Tampaknya tugas matahari pada hari ini telah usai, perlahan cahayanya tenggelam dan digantikan oleh cahaya bulan serta bintang. Waktu begitu cepat berlalu, lagi dan lagi Freya tertidur di kursi tunggu. Memang bukan pemandangan yang indah, tapi ia tidak akan hal buruk kembali terjadi pada Gladys.
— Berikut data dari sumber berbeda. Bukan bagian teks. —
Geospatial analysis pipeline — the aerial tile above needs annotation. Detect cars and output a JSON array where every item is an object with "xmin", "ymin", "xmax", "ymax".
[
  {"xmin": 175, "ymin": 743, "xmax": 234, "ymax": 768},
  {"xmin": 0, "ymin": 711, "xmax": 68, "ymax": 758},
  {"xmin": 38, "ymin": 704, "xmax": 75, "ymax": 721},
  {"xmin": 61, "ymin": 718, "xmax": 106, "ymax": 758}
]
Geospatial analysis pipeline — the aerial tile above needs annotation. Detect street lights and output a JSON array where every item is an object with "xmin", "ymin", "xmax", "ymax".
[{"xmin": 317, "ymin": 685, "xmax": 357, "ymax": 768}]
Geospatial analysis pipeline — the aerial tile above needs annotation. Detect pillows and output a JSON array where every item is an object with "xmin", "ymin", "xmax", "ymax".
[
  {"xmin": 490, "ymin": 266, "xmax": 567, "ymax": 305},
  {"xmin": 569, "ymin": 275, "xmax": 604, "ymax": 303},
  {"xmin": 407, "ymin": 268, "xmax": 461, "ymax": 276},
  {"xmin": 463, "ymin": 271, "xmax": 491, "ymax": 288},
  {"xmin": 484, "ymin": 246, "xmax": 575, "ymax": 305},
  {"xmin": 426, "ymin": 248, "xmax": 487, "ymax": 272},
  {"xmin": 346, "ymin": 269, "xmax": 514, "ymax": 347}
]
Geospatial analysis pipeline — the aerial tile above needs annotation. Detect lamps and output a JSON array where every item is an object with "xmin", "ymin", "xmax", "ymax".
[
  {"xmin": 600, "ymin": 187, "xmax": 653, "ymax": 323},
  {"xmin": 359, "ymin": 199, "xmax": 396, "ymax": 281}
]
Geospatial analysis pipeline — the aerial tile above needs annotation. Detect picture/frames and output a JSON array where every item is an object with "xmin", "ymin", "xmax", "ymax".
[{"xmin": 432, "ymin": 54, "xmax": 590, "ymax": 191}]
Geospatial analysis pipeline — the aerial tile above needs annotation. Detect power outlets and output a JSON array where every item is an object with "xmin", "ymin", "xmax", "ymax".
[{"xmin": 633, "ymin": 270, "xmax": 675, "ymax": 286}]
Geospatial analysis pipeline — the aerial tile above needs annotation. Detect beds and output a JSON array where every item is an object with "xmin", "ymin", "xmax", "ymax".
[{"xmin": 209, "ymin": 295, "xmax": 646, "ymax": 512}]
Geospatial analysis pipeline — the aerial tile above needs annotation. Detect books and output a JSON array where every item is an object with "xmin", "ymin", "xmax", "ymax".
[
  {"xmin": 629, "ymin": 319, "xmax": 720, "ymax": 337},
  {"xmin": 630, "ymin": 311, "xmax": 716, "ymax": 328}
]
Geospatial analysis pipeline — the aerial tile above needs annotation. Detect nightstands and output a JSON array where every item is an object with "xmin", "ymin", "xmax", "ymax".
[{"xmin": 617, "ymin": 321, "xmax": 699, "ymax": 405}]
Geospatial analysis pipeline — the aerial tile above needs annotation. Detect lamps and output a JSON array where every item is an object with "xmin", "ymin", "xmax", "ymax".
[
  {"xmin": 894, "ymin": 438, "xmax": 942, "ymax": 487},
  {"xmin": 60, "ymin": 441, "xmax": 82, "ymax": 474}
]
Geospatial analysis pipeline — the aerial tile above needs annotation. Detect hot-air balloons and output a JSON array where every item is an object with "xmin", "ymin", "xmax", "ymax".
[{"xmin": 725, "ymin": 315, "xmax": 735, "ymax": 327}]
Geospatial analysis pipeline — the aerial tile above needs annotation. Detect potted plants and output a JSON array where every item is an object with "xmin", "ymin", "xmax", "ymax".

Ia akan selalu menunggu di luar agar ia tahu siapa saja yang masuk ke ruangan Gladys.

"Tuhan, jangan bercanda lagi! Jangan ambil Gladys! Tuhan, aku sedang tidak ingin main-main!"

Freya mengacak rambutnya frustasi. Orang-orang yang berada tidak jauh dari Freya hanya memadangnya kasihan. Mungkin mereka bukan orang baru di sini, oleh sebab itu mereka tidak merasa terganggu karena tahu tentang kesedihan gadis remaja itu.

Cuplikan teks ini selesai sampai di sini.